Document segment: Begin

A new multifunctional malware written in the Go programming language has been spotted in the wild, targeting both Windows and Linux systems.
The discovery has been made by Black Lotus Labs, the threat intelligence team at Lumen Technologies, who published an advisory about the new threat on Wednesday.
The team reportedly discovered and analyzed roughly 100 samples of the malware, named Chaos by the threat actor, which was written in Chinese and seemed China–based due to its command and control (C2) infrastructure.
According to the advisory, Chaos offers several features, including the ability to enumerate the host environment and run remote shell commands. It can also load additional modules, automatically propagate through stealing and brute forcing Secure Shell (SSH) private keys, and launch DDoS attacks.
“We are seeing a complex malware that has quadrupled in size in just two months, and it is well–positioned to continue accelerating,” explained Mark Dehus, director of threat intelligence at Black Lotus Labs.
The company also said it witnessed a successful compromise of a GitLab server by Chaos, alongside several DDoS attacks targeting the gaming, financial services and technology, and media and entertainment industries. Chaos would have also targeted DDoS–as–a–service providers and a cryptocurrency exchange.
“Chaos poses a threat to a variety of consumer and enterprise devices and hosts,” Dehus added. “We strongly recommend organizations bolster their security postures by deploying services like DDoS mitigation.”
In particular, the executive recommended network administrators patch systems regularly and use the IoCs (indicators of compromise) outlined in the Black Lotus Labs report to monitor for infection or connections to suspicious infrastructure.
“Consumers and remote workers should enable automatic software updates, and regularly update passwords and reboot hardware.”
More generally, Dehus highlighted how the preponderance of malware written in Go had increased substantially in recent years due to its flexibility, low antivirus detection rates and difficulty in reverse–engineering software tools based on it.
While the trend has also been confirmed by the Securonix Threat and Trend Micro research teams in two separate advisories in August, others are suggesting some actors, including BlackCat, are now moving to Rust.

Document segment: End

Work instruction:
Answer these questions from the Chaos malware article:
(a) About how many samples of the malware did Black Lotus Labs analyze?
(b) What kind of server did Chaos successfully compromise?
(c) Which actor is named as moving to Rust?

Record excerpts: Begin

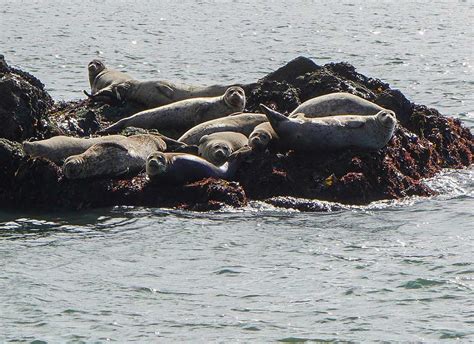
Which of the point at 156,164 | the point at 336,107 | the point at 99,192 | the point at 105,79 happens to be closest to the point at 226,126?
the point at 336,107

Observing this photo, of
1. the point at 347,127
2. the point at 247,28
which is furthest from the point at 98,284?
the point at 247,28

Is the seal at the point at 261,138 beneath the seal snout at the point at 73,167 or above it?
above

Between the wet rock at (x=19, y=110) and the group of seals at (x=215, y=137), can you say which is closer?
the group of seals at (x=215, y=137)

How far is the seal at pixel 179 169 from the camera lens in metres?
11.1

Record excerpts: End
Record excerpts: Begin

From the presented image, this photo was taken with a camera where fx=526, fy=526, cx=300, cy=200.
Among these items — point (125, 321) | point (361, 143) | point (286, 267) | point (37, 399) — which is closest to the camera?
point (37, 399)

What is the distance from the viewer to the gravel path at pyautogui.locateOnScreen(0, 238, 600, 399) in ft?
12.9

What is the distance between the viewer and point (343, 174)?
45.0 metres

Record excerpts: End

Output:
(a) Roughly 100.
(b) A GitLab server.
(c) BlackCat.